The castle ramparts are one of the best places from which to watch the annual Guernsey Air Show as they give an unobstructed view across Little Russell, where the action takes place. You’ll need to get there early to secure your place, though.
Castle Cornet has been an important defensive structure since at least the 13th century. It was built during the first decade of the 1200s when King John (of England) wanted a castle that could be maintained from the sea. It proved itself capable of withstanding attack, having captured by the French in 1338, during the Hundred Years War, and defended by them for seven years.
Above: Castle Cornet from St Peter Port, to the right of the picture
Later, during the English Civil War, Guernsey took the side of parliament, but the forces in Castle Cornet stayed loyal to he Crown (as did the island of Jersey), and the castle managed to stand up against the parliamentarians for nine years.
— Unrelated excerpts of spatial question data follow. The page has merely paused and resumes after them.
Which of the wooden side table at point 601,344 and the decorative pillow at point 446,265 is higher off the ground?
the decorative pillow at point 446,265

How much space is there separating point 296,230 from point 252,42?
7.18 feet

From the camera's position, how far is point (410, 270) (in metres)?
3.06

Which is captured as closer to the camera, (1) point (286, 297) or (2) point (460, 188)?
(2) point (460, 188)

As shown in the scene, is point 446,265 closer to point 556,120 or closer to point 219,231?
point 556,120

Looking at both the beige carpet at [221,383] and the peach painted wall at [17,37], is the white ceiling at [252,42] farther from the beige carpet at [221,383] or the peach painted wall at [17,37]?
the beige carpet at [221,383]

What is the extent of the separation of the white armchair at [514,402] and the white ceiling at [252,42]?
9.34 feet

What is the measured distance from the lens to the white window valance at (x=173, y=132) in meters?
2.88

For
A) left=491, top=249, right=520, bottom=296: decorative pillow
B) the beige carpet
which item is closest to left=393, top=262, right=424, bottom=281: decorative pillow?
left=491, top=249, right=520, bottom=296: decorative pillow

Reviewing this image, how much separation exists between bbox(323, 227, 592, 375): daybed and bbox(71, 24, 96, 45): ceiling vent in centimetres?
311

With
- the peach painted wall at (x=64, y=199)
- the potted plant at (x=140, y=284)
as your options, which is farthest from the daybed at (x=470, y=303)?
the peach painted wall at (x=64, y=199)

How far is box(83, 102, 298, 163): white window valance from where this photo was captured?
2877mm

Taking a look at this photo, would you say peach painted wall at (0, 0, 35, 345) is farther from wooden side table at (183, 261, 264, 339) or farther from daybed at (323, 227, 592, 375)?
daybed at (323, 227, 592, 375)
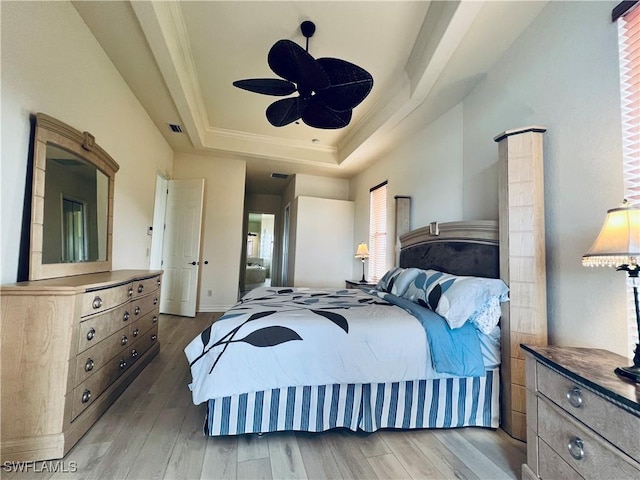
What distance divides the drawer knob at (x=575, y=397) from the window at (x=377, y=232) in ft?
9.77

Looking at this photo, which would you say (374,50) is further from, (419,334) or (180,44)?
(419,334)

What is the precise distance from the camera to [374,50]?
2.54 m

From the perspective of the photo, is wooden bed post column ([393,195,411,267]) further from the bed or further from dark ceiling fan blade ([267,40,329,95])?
dark ceiling fan blade ([267,40,329,95])

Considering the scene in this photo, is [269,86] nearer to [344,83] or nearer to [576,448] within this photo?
[344,83]

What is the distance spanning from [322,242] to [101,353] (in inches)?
147

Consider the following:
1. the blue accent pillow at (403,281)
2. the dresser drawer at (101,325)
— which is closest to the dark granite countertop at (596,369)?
the blue accent pillow at (403,281)

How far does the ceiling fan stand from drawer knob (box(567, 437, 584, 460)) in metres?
2.17

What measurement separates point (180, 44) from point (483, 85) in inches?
107

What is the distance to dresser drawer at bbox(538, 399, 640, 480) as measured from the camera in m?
0.93

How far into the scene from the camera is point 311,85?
2031 millimetres

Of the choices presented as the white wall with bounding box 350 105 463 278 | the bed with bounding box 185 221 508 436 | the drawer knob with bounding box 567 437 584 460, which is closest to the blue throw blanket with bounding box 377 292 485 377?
the bed with bounding box 185 221 508 436

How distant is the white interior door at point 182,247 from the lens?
442 centimetres

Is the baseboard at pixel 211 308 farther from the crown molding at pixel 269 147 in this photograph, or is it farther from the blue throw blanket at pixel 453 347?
the blue throw blanket at pixel 453 347

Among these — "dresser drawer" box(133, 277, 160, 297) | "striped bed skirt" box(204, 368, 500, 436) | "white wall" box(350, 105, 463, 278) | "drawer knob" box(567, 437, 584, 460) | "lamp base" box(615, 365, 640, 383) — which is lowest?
"striped bed skirt" box(204, 368, 500, 436)
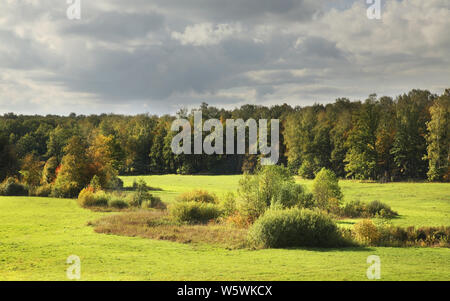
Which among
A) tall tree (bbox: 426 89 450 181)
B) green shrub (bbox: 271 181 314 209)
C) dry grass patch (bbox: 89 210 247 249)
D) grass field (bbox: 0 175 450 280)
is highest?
tall tree (bbox: 426 89 450 181)

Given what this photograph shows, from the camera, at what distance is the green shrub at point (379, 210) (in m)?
33.6

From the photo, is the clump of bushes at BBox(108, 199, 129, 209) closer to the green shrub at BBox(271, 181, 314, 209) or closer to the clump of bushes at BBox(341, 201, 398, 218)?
the green shrub at BBox(271, 181, 314, 209)

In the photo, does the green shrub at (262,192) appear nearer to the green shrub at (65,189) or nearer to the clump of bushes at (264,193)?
the clump of bushes at (264,193)

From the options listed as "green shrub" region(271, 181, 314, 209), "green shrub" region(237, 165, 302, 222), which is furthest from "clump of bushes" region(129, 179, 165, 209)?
"green shrub" region(271, 181, 314, 209)

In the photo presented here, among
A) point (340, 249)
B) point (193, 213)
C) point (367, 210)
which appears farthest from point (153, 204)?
point (340, 249)

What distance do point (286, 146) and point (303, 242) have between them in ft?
244

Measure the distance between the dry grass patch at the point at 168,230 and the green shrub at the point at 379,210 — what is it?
13.4 meters

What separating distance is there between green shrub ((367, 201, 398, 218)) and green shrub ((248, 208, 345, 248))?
41.7ft

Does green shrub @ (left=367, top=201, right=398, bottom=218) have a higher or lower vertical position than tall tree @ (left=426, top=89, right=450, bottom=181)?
lower

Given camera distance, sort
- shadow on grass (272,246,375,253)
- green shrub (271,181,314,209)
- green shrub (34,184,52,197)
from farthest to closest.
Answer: green shrub (34,184,52,197), green shrub (271,181,314,209), shadow on grass (272,246,375,253)

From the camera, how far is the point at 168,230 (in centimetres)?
2698

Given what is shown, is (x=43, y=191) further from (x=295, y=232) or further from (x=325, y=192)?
(x=295, y=232)

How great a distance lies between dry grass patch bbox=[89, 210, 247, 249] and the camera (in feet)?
76.7
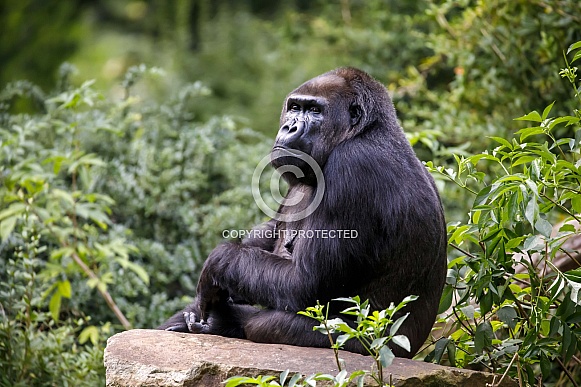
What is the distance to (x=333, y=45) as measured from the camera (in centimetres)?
895

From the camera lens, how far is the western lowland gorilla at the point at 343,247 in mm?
3387

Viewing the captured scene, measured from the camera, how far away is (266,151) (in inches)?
278

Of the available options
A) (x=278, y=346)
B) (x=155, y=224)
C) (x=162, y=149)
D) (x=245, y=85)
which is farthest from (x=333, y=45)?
(x=278, y=346)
When the siege came to an end it was only because Sir Peter Osborne, the deputy governor, surrendered on favourable terms.
The castle looks quite different to the way it did when it was first built, as it previously had a large round tower at its centre, which was used for storing munitions, and was destroyed when it was struck by lightning in 1672.
Despite this, the noonday gun is still fired from Castle Cornet at 12 o’clock every day. Castle Cornet is open for visits daily between March and October, but closed over the winter. There are several museums inside, including one about the castle itself, and another about the island’s maritime history. A further marine-base museum, covering shipwrecks, is housed in Fort Grey.
There are also four formal gardens within the castle walls.
It was subverted for propaganda purposes during the German occupation of Guernsey in the Second World War. In his book The Silent War, Frank Falla, who worked for the local newspapers, wrote:
…their propaganda … really amused us. They would insist on showing us copies of Die Wehrmacht, which in picture and report told of their capture of the ‘British Channel Islands’. The magazine devoted several pages to pictures of Guernsey. One caption under a shot of Castle Cornet from the air said ‘the vacated residence of the King of England’s representative, the Lieut-Governor’. That he had never visited the place, let alone lived there, mattered not.